Modern TakesSo, I was just wondering what everyone thought about modern takes on the novel. I know alot of different versions have been written, by alot of different people, but really, could...
So, I was just wondering what everyone thought about modern takes on the novel. I know alot of different versions have been written, by alot of different people, but really, could anything be better than the original? I think not.
I put an example blog below, of a girl who does a modern Elizabeth Bennet journal
So, what do you guys think?
Completely agree with my learned colleagues above. There are so many sequels, prequels and modernised takes on various novels and, to be frank, on the whole the quality is very poor and is at best a pale imitation of the original, bearing only vague echoes or remnants of the glory of the original text. As the famous saying goes: "If it áint broke, don´t fix it" and this is something I think we all need to bear in mind when we thin about updating such texts. Having said this though, I do think there are some examples where elements have been adopted for humour or parody. The classic example would be Bridget Jones´ Diary, which in my opinion successfully copies the plot of Pride and Prejudice for comic effect, offering an interesting interpretation on the plight of single women in todays´society.

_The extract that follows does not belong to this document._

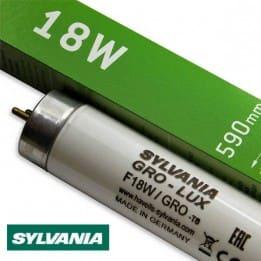 Świetlówka Sylvania T8 18W Gro-Lux 8500K roślinna Grolux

There are supposedly 10 basic stories in all of literature, and a literary work is the author's version of one or more of them integrated into new settings and experienced by new characters. When a classic is updated, it seems to me, the story is preserved, but that's not such an important plus, since the basic story elements can be found elsewhere. What is lost is of much greater significance: the development of unique characters and conflicts in the specific settings that allow/require them to be and to become who they are. Imagine the Rhett-Scarlett-Ashley triangle played out in Detroit, 2009! (No offense, Detroit. Any city will serve here.) In terms of language, updating Shakespeare's soliloquies is to language as finger painting is to art.
Nothing beats the original work, but I am not opposed to modern takes. It is conceited and short-sighted not to recognize that times are changing and students today learn differently using different tools than students in the past. WIth modern takes, the stories are still getting out there in various formats. Perhaps this will make studying the original classics easier?
I agree with amy-lepore in that students deserve to bring the classics to the present. However, I am an antiquarian- that's just me- In fact, I think I was born in the wrong time in history :)
I want to see the dresses, and be "taken there"- Just as long as the kids do learn about that time in history and are able to establish comparisons.
With modern takes, the original language is obscured and when it comes to reading the originals, most complain that they can't understand it. But if exposed to it from the very beginning, that will be far more rewarding than to a watch a modern version of a Shakespeare play in an office where simply the character names are the same.
I also think by modernizing the classics, you give excuses for students not to read them. I don't think many students will read a classic after they watch the movie version of it; they have already experienced it.
Nothing is better than the original. How many updates and interpretations of Shakespeare are there? While some can be funny or imaginative, it is no doubt not the same. I generally find parodies in college application essays, which no doubt have creativity in their interpretations, but lack a certain amount of inspirational original thought.